Russia’s illegal occupation of Europe’s largest nuclear power plant in Zaporizhzhia is a matter of grave concern and must be addressed by the Board. We urge the Russian Federation to immediately withdraw its military and other personnel from Zaporizhzhia so that the Ukrainian authorities can resume their sovereign responsibilities and that the legitimate operating staff can conduct their duties without outside pressure and interference.

We are deeply concerned about the impact the Russian invasion is having on the IAEA’s ability to carry out its verification pursuant to Ukraine’s safeguards obligations under safe and secure conditions and in a timely manner. We fully support the Director General’s efforts to dispatch, at the request of Ukraine, an IAEA-led international mission to Zaporizhzhia at the earliest opportunity.

Chair,

Since Russia’s full scale military invasion of Ukraine on 24 February, the EU and its Member States provide comprehensive support to Ukraine in the area of nuclear safety and radiation protection. Thanks to the existing cooperation channels, radiological and nuclear items could be delivered promptly, including personal dosimeters, radiometers, spectrometers, personal protective equipment and iodine prophylaxis capabilities.

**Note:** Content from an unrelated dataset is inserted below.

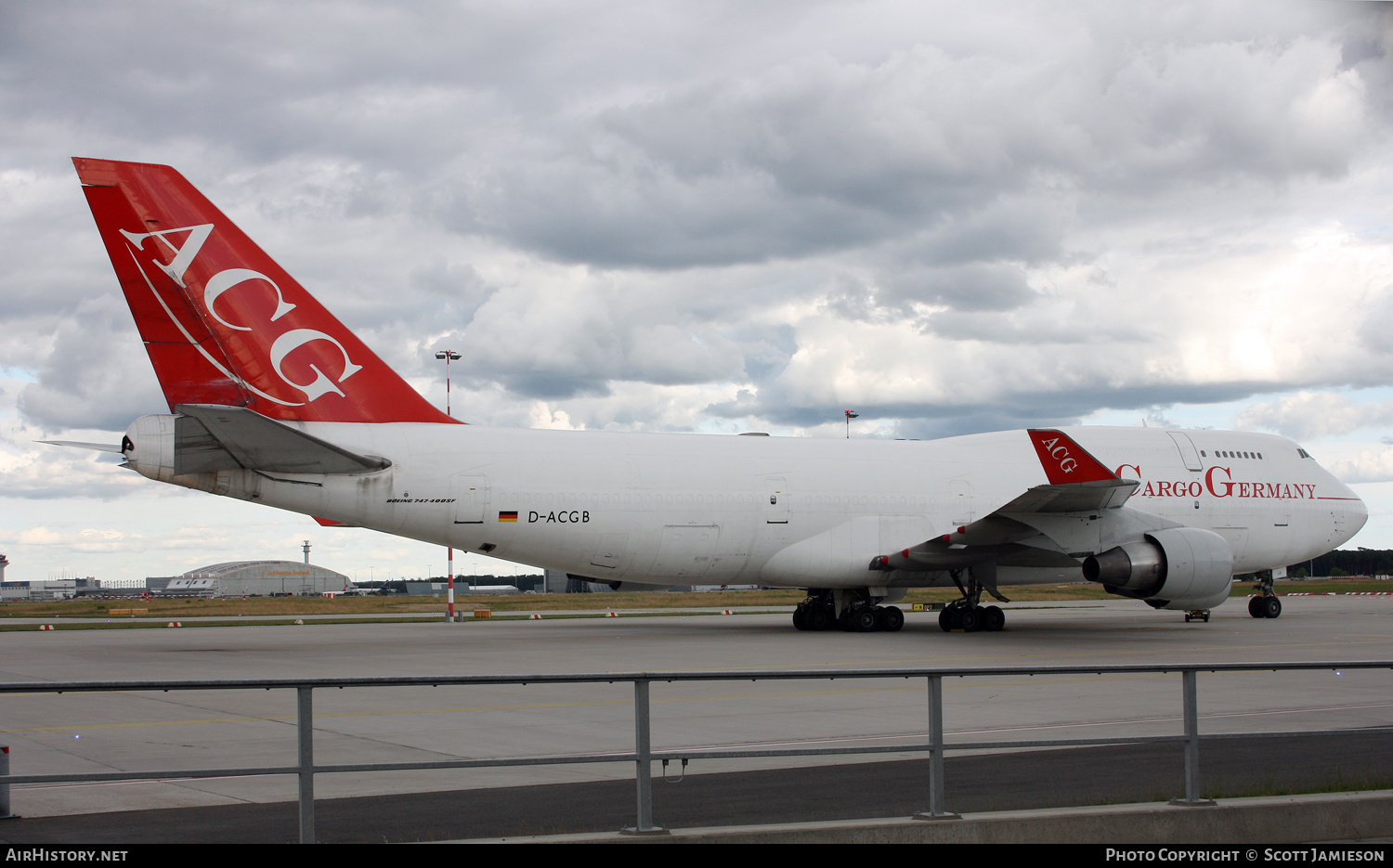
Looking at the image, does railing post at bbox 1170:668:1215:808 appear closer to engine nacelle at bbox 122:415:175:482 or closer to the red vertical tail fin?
engine nacelle at bbox 122:415:175:482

The EU will continue to focus its assistance also on the Chornobyl Nuclear Power Plant and the Exclusion Zone where the estimated damage caused by the Russian troops, including to the laboratory originally provided and funded by the EU, amounts to €80 million, as well as on support to the Ukrainian regulator.

In addition, the EU will continue to support the IAEA’s nuclear safety and security assistance to Ukraine. We encourage further information sharing and donor coordination to ensure an effective international response. We would appreciate receiving an overview of the IAEA’s assistance efforts in Ukraine at the earliest possibility.

We highly appreciate the work of the Ukrainian regulator and its staff, and the staff in Ukrainian nuclear facilities who continue to operate under extremely difficult circumstances.

The EU and its Member States stand firmly by Ukraine’s side.

Thank you, Chair.

 


* Candidate Countries North Macedonia, Montenegro and Albania as well as potential Candidate Country Bosnia and Herzegovina continue to be part of the Stabilisation and Association Process.

+ Iceland, Liechtenstein and Norway are members of the EFTA and of the European Economic Area.